Single by Breaking Benjamin
- Released: October 16, 2024
- Genre: Hard rock; alternative metal;
- Length: 3:38
- Label: BMG
- Songwriters: Benjamin Burnley; Keith Wallen; Jasen Rauch;
- Producers: Benjamin Burnley; Jasen Rauch;

Breaking Benjamin singles chronology
| "Waiting on the Sky to Change" (2022) | "Awaken" (2024) | "Something Wicked" (2026) |

Music video
- "Awaken" on YouTube

= Awaken (song) =

"Awaken" is a song by American rock band Breaking Benjamin. It was released as the lead single from the band's upcoming untitled seventh studio album on October 16, 2024. Written and produced by the band's lead vocalist Benjamin Burnley and lead guitarist Jasen Rauch, "Awaken" is the first song by the band released via BMG, after the band left longtime label Hollywood Records. This is the final Breaking Benjamin single to feature Shaun Foist on drums, before his departure in December 2025.

==Background==
Throughout 2022, the band began to write material for a follow-up to the band's sixth studio album, Ember (2018). Intending to release a new studio album, guitarist Jasen Rauch revealed in May 2023 that new material was currently in production and hoped that the band would release new music within the next year.

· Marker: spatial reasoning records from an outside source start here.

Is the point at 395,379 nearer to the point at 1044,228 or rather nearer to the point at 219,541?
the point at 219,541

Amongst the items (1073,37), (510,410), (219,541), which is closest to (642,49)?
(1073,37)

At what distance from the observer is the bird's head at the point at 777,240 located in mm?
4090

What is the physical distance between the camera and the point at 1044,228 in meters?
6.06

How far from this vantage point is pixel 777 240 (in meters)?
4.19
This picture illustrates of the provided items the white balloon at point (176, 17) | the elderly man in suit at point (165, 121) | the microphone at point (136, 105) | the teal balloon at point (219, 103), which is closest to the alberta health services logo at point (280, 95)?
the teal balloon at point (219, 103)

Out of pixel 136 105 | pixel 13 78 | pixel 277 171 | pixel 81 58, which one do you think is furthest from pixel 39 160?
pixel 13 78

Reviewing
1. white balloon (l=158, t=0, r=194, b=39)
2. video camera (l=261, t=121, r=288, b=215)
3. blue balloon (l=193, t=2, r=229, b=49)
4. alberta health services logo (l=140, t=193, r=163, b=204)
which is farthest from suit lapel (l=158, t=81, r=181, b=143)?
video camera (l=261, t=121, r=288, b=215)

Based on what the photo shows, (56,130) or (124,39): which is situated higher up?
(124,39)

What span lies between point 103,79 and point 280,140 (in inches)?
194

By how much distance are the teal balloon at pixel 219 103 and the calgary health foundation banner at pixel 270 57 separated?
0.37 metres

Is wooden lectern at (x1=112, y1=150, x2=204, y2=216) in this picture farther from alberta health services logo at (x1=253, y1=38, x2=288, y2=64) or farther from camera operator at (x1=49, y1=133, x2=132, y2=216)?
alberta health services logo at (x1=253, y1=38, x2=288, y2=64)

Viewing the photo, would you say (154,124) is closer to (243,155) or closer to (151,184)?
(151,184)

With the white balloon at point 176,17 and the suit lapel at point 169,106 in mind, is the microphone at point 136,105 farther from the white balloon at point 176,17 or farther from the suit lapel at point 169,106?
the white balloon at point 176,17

In October 2024, it was revealed that the band had left longtime label Hollywood Records and had signed with BMG and was preparing to release new music imminently. On October 16, the band released "Awaken", their first new music in five years as the lead single from their upcoming untitled seventh studio album.

==Music video==
The official music video for "Awaken" was released on January 10, 2025 and directed by Kyle Coogan. The music video takes place in a tundra setting, with a storyline of a woman exploring a mountainous region while coming across ice caves, ruins and prehistoric skeletons. It is intertwined with the band performing the song in the snow throughout the whole music video.

==Personnel==
Credits adapted from Tidal.

Breaking Benjamin
- Benjamin Burnley – lead vocals, guitar
- Jasen Rauch – lead guitar, programming
- Keith Wallen – rhythm guitar, backing vocals
- Aaron Bruch – bass, backing vocals
- Shaun Foist – drums

Additional personnel

- Benjamin Burnley – production
- Jasen Rauch – production, audio engineer, digital editing
- Zakk Cervini – mixing, mastering, audio engineer
- Julian Gargiulo – mixing assistance
- Kevin Skaff – audio engineer
- Carlos Chávez – audio engineer
- Joe Rickard – vocal engineer
- Mike Warren – audio engineer
- Paul DeCarli – digital editing

==Charts==

===Weekly charts===

Weekly chart performance for "Awaken"
| Chart (2024–2025) | Peak position |
|---|---|
| Canada Rock (Billboard) | 13 |
| US Digital Song Sales (Billboard) | 6 |
| US Hot Rock & Alternative Songs (Billboard) | 17 |
| US Rock Airplay (Billboard) | 3 |

===Year-end charts===

Year-end chart performance for "Awaken"
| Chart (2025) | Position |
|---|---|
| Canada Mainstream Rock (Billboard) | 25 |
| US Hot Rock & Alternative Songs (Billboard) | 63 |
| US Rock & Alternative Airplay (Billboard) | 15 |

==Certifications==

Certifications for "Awaken"
| Region | Certification | Certified units/sales |
| United States (RIAA) | Gold | 500,000^{‡} |
^{‡} Sales+streaming figures based on certification alone.